Extracted text:
International Women’s Day is marked with intensity in Russia, where men began a frenzy of consumption yesterday to buy expensive flowers, chocolates and perfume for the ladies in their lives.
Unlike Valentine’s Day, a recent foreign import, men are expected to buy gifts for their wives, girlfriends, sisters, daughters and female work colleagues to express their admiration for the opposite sex.
The State also joins the celebrations – banners were hung across many city streets yesterday to congratulate women on March 8, which remains a public holiday in Russia and other former Soviet republics. This tradition was established by the Communist Party in 1966 to honour the “outstanding merits of Soviet women in communistic construction, [and] in the defence of their Motherland during the Great Patriotic War”.
Women’s Day has strong revolutionary roots in Russia despite the indulgence that is now associated with the holiday. A strike by women for “bread and peace” on February 23, 1917, helped to trigger events that led to the abdication of Tsar Nicholas II a week later. Russia was still using the Julian calendar at that point, which coincided with March 8 on the Gregorian calendar that was in use elsewhere.
Women were given the vote by the provisional government that followed. When Lenin took power in the October revolution, Bolshevik feminists persuaded him to mark International Women’s Day officially, though it remained a day of labour.
The revolutionary roots were largely lost on the millions of Russian men who were scrambling to buy gifts yesterday, anxious only to avert any upheavals at home.
Many men are also returning the compliment that they received from women on February 23, the Defenders of the Fatherland Day. Introduced initially to honour the Red Army, it has evolved into a celebration of Russian manhood that typically involves the consumption of vast amounts of vodka.

Work required: Extend the article on International Women's Day in Russia, picking up after its final sentence.

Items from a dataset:
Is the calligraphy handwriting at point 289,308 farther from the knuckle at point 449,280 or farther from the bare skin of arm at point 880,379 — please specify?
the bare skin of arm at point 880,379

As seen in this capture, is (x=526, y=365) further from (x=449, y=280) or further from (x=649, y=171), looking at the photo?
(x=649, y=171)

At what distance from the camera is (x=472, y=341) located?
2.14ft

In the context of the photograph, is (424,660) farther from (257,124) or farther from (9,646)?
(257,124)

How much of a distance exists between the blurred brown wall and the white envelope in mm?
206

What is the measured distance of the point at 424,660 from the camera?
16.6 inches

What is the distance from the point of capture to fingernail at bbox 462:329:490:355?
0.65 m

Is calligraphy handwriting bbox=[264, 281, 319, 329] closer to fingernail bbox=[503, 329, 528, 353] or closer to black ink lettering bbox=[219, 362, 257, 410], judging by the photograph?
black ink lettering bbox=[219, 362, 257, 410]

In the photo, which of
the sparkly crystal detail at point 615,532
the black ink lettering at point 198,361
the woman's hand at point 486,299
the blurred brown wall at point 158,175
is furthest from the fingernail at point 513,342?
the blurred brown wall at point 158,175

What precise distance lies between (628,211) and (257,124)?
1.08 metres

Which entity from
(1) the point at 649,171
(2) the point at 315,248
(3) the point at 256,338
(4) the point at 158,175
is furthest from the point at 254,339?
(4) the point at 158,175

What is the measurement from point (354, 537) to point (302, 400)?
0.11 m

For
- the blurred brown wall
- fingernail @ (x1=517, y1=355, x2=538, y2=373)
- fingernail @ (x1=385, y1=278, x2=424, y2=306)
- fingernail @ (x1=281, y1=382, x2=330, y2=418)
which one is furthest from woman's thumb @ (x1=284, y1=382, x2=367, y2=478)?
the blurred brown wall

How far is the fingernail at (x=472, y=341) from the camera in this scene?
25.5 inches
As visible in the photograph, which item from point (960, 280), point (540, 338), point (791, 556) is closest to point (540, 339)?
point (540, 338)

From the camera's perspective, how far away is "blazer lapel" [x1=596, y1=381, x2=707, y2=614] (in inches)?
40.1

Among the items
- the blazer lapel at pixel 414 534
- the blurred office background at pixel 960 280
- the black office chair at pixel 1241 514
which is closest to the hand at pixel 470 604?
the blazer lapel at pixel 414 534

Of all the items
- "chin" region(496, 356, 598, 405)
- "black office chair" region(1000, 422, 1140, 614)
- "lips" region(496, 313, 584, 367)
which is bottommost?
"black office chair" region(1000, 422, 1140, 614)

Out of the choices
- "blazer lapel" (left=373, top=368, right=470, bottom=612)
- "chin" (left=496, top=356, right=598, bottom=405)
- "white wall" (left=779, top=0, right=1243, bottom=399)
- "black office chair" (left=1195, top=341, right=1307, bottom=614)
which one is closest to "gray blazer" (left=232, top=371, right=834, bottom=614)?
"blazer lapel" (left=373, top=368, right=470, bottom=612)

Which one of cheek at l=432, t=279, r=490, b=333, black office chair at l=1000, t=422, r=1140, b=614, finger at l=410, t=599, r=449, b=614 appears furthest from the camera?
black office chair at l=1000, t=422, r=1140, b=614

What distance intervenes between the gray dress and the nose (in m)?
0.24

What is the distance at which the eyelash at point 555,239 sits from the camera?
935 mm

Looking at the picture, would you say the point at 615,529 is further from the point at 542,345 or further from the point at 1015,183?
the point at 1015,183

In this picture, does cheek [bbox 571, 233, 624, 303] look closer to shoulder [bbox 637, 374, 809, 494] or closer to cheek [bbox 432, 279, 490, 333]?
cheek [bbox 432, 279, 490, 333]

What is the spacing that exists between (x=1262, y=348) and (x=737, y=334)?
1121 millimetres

In response:
March 8 marks the peak of the Russian flower trade, a business that imports more than £300 million worth of blooms each year. Moscow’s florists were doing a roaring trade as men queued to buy tulips and roses that cost between £1 and £2.50 a stem. Bouquets sold for between 2,000 and 5,000 roubles (£40 to £100) in a country where the average monthly salary is about 10,000 roubles. An assistant at one flower salon in Tverskaya Street, Central Moscow, reported that she had sold an orchid basket for 20,000 roubles.
Most of the city’s fashionable restaurants were booked fully, with late reservations virtually impossible to find.
The day gives a boost to the country’s booming $9 billion (£4.6 billion) cosmetics industry, though Russian men often appear as clueless as their British counterparts about what to buy for their loved ones.
As they milled around the cosmetics counters in the giant new Europeisky shopping centre in Moscow, one store assistant observed: “They do often need help.”
Around the world . . .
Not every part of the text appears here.